START Document section

Frank here presents nothing but a rational, fact based explanation of the biggest [performance] differences between VARCHAR and TEXT fields in MySQL.  But it begs a rather distinct question, in my mind.  What do you do, if you have too much data for a VARCHAR field, but require fast searching nonetheless?  My first reaction, is not to solve a problem that’s already been solved.  There are third party applications, such as Sphinx, that do a wonderful job of indexing content.  After all, Jeff Atwood makes this point very clearly in his perfectly-named post Don’t Reinvent The Wheel, Unless You Plan on Learning More About Wheels.

Done and done.  Problem solved.  But… what if you really do want to just learn more about wheels information retrieval?  Firstly, I would highly recommend reading both Frank and Jeff’s posts.  You should, then, have a rough idea of where I’m coming from to NOT use a Sphinx-esque product for my new venture.  That all said, let’s get started.  We’ll piggyback on Frank’s use of email searching throughout our examples.

We’ll create a table to store emails, and keep it simple, for the sake of example.  I’m using MySQL 5, and I like UTF-8.

CREATE TABLE `foobar`.`emails` (
`id` INT UNSIGNED NOT NULL AUTO_INCREMENT PRIMARY KEY ,
`subject` VARCHAR( 255 ) NOT NULL ,
`body` TEXT NOT NULL
) ENGINE = MYISAM CHARACTER SET utf8 COLLATE utf8_general_ci

Here we have a primary key field, a subject (VARCHAR) and a body (TEXT).

Note: In Information Retrieval (“IR”) this is called the forward index.  If you know the ID of an email, you can get all the tokens in that email.

Let’s assume you wanted to search all emails for the word “fortran”.  In a plain vanilla world, your query might look something like

SELECT * FROM emails WHERE body LIKE '%fortran%' OR subject LIKE '%fortran%';

This means, that MySQL must fetch, load, and scan nearly every character of every email in the table.  If you’ve got three messages, no big deal.  My Gmail inbox, however, at the moment is around 8000 conversations – about 570MB.  That would take a while.  The alternative, is to put effort into doing all this scanning ahead of time.  And that’s the essence of the term “indexing”.

END Document section

> Required action 1: From the post on MySQL text searching, return the passage from "Frank here presents" to "More About Wheels.".
> Required action 2: Translate this sentence from the post on MySQL text searching into Spanish: "Here we have a primary key field, a subject (VARCHAR) and a body (TEXT)."

START Input data

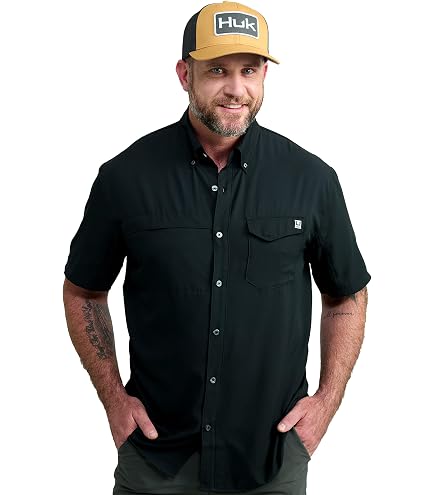 Chemise Homme ete De Marque De Luxe Vetement Hommes Haut qualité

END Input data

> Problem solution 1:
Frank here presents nothing but a rational, fact based explanation of the biggest [performance] differences between VARCHAR and TEXT fields in MySQL.  But it begs a rather distinct question, in my mind.  What do you do, if you have too much data for a VARCHAR field, but require fast searching nonetheless?  My first reaction, is not to solve a problem that’s already been solved.  There are third party applications, such as Sphinx, that do a wonderful job of indexing content.  After all, Jeff Atwood makes this point very clearly in his perfectly-named post Don’t Reinvent The Wheel, Unless You Plan on Learning More About Wheels.

> Problem solution 2: Aquí tenemos un campo de clave primaria, un asunto (VARCHAR) y un cuerpo (TEXT).